One might add that the elaborate system could be very much improved by more modern hardware and programming techniques. Any outside competition would have all the advantages of starting over, and whether that is a good idea for NASA now should be carefully considered.

Finally, returning to the sensors and actuators of the avionics system, we find that the attitude to system failure and reliability is not nearly as good as for the computer system. For example, a difficulty was found with certain temperature sensors sometimes failing. Yet 18 months later the same sensors were still being used, still sometimes failing, until a launch had to be scrubbed because two of them failed at the same time. Even on a succeeding flight this unreliable sensor was used again. Again reaction control systems, the rocket jets used for reorienting and control in flight still are somewhat unreliable. There is considerable redundancy, but a long history of failures, none of which has yet been extensive enough to seriously affect flight.
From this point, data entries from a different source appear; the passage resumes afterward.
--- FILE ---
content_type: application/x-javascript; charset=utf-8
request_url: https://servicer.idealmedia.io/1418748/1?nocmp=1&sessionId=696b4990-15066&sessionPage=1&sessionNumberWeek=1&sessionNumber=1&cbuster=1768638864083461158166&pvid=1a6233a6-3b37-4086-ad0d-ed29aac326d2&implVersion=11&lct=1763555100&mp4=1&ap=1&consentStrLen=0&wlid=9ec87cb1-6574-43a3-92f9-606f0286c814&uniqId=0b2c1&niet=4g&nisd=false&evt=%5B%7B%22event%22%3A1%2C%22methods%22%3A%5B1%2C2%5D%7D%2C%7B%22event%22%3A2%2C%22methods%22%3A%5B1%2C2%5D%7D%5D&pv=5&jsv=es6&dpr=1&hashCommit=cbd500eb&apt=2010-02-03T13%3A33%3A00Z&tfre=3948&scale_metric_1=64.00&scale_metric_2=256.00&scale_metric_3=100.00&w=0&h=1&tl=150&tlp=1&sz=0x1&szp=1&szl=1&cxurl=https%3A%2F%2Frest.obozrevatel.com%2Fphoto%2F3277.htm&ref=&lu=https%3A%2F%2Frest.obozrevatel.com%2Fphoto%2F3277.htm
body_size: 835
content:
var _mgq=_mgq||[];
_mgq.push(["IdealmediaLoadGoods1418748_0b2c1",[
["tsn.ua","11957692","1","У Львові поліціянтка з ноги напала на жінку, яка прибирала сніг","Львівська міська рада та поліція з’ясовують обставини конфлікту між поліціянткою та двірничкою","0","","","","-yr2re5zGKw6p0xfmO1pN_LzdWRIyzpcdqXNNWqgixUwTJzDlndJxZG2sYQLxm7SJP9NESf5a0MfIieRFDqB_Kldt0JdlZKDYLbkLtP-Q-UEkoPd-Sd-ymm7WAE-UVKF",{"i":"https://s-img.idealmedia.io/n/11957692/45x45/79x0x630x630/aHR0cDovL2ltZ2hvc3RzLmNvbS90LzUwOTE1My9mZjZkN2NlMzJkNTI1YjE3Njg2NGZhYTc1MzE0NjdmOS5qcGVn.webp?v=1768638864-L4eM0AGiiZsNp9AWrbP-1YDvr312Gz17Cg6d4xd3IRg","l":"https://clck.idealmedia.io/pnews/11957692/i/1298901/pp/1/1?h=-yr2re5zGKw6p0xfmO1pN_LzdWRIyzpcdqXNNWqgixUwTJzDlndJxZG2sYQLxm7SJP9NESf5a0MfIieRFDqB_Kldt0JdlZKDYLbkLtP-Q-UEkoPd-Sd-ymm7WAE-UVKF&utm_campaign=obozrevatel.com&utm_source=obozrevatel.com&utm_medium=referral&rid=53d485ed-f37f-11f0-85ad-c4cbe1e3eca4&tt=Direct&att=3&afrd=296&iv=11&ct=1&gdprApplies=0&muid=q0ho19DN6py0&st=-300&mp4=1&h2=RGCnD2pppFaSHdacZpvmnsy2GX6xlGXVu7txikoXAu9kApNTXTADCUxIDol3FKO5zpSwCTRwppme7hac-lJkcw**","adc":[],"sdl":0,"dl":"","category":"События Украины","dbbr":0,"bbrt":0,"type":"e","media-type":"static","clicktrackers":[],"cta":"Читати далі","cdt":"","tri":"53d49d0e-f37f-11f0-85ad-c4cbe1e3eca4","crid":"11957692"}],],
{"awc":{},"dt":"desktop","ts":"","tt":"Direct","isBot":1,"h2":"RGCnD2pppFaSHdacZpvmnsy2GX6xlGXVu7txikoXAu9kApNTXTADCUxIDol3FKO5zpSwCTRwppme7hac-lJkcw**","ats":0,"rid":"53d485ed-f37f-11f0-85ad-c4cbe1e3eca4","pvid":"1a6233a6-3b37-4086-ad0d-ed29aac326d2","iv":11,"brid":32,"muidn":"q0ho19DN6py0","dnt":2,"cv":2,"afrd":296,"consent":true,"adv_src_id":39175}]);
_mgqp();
The action of the jets is checked by sensors, and, if they fail to fire the computers choose another jet to fire. But they are not designed to fail, and the problem should be solved.

Conclusions

If a reasonable launch schedule is to be maintained, engineering often cannot be done fast enough to keep up with the expectations of originally conservative certification criteria designed to guarantee a very safe vehicle. In these situations, subtly, and often with apparently logical arguments, the criteria are altered so that flights may still be certified in time. They therefore fly in a relatively unsafe condition, with a chance of failure of the order of a percent (it is difficult to be more accurate).

Official management, on the other hand, claims to believe the probability of failure is a thousand times less. One reason for this may be an attempt to assure the government of NASA perfection and success in order to ensure the supply of funds. The other may be that they sincerely believed it to be true, demonstrating an almost incredible lack of communication between themselves and their working engineers.

In any event this has had very unfortunate consequences, the most serious of which is to encourage ordinary citizens to fly in such a dangerous machine, as if it had attained the safety of an ordinary airliner. The astronauts, like test pilots, should know their risks, and we honor them for their courage. Who can doubt that McAuliffe was equally a person of great courage, who was closer to an awareness of the true risk than NASA management would have us believe?

Let us make recommendations to ensure that NASA officials deal in a world of reality in understanding technological weaknesses and imperfections well enough to be actively trying to eliminate them. They must live in reality in comparing the costs and utility of the Shuttle to other methods of entering space. And they must be realistic in making contracts, in estimating costs, and the difficulty of the projects. Only realistic flight schedules should be proposed, schedules that have a reasonable chance of being met. If in this way the government would not support them, then so be it. NASA owes it to the citizens from whom it asks support to be frank, honest, and informative, so that these citizens can make the wisest decisions for the use of their limited resources.

For a successful technology, reality must take precedence over public relations, for nature cannot be fooled.